*** Opening Text shown ***
Release v2.6.0 — Corpus Intelligence UI, Semantic Search, and Operator Tooling¶
Release Date: April 2026
Type: Minor Release
Last Updated: April 2026
Summary¶
v2.6.0 is a minor release that ships a full browser surface for exploring processed corpora alongside the pipeline: a Vue 3 + Vite GI/KG viewer on a FastAPI server, semantic corpus search (FAISS) exposed in the UI and CLI, Corpus Library, Digest, and Dashboard experiences, and a graph exploration toolkit for Cytoscape-based GI/KG views. On the provider and evaluation side, the release tightens how you compare quality and cost: the Run Comparison Streamlit app gains a Performance tab tied to frozen YAML profiles (RFC-064), sitting on top of the seven LLM providers and hybrid ML stack delivered in v2.5.0.
The Python library surface (Config, run_pipeline, service.run) stays backward compatible. HTTP, the SPA, and server-only routes are additive behind pip install -e '.[dev]'. GIL and KG reach Completed status for single-layer artifacts and consumption (RFC-049 / RFC-050, RFC-055 / RFC-056); cross-layer identity remains future work (Draft RFC-072). Multi-feed corpus layout, manifest, and unified indexing ship per RFC-063.
*** Closing Text shown ***
#### Tasks to complete
#1 From the v2.6.0 release notes, list every RFC number they cite.
#2 Answer these from the v2.6.0 release notes:
(a) What type of release is v2.6.0?
(b) What powers the semantic corpus search?
(c) Which earlier version delivered the seven LLM providers and hybrid ML stack?
#3 Proceed with the v2.6.0 release notes from the point where they stop.
The rows after the release notes are separate material.
*** Opening Given information ***
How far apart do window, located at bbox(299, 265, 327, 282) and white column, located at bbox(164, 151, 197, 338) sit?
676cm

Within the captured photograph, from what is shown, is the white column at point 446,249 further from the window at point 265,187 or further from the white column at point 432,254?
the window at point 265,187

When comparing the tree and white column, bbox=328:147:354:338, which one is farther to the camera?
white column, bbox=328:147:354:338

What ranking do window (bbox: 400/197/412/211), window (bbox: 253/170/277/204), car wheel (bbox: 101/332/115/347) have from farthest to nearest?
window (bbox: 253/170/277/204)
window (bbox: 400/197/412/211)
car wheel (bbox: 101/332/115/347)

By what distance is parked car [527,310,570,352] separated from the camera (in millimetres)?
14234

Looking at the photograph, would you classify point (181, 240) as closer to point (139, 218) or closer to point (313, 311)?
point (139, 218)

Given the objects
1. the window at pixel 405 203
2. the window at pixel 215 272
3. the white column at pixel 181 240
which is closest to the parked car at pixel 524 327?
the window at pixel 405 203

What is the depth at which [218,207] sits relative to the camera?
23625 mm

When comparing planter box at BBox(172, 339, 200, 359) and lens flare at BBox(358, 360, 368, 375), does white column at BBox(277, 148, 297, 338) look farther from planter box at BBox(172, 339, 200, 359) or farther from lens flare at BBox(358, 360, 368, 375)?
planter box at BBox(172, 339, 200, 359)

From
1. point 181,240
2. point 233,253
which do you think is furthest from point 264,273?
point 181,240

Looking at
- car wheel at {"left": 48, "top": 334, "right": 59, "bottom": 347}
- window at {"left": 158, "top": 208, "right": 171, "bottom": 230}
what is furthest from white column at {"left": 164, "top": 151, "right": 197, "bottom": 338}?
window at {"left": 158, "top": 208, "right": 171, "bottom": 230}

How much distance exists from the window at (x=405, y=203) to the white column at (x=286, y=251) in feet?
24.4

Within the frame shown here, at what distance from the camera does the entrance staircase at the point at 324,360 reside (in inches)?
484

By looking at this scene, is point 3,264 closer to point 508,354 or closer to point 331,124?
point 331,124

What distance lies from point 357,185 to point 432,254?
*** Closing Given information ***
#### Answers by item
#1 RFC-064, RFC-049, RFC-050, RFC-055, RFC-056, RFC-072, RFC-063

#2
(a) A minor release.
(b) FAISS.
(c) v2.5.0.

#3
Spotlight — GI/KG viewer and corpus UI¶
v2.5.0 expanded who summarizes and detects speakers (providers). v2.6.0 expands where you inspect the results: a dedicated GI/KG viewer aligned with ADR-064–ADR-066 and RFC-062.
Stack and entrypoints
- FastAPI —
podcast serve(optional[dev]extra), CORS and static SPA, OpenAPI at/docs. - Vue 3 + Vite + Cytoscape — SPA under
web/gi-kg-viewer, shellcorpusPath, shared design rules in UXS-001 and feature UXSs (Digest, Library, Graph, Search, Dashboard, …). - Playwright — UI E2E in
web/gi-kg-viewer/e2e/; contract summarized ine2e/E2E_SURFACE_MAP.md.
Tabs and flows (high level)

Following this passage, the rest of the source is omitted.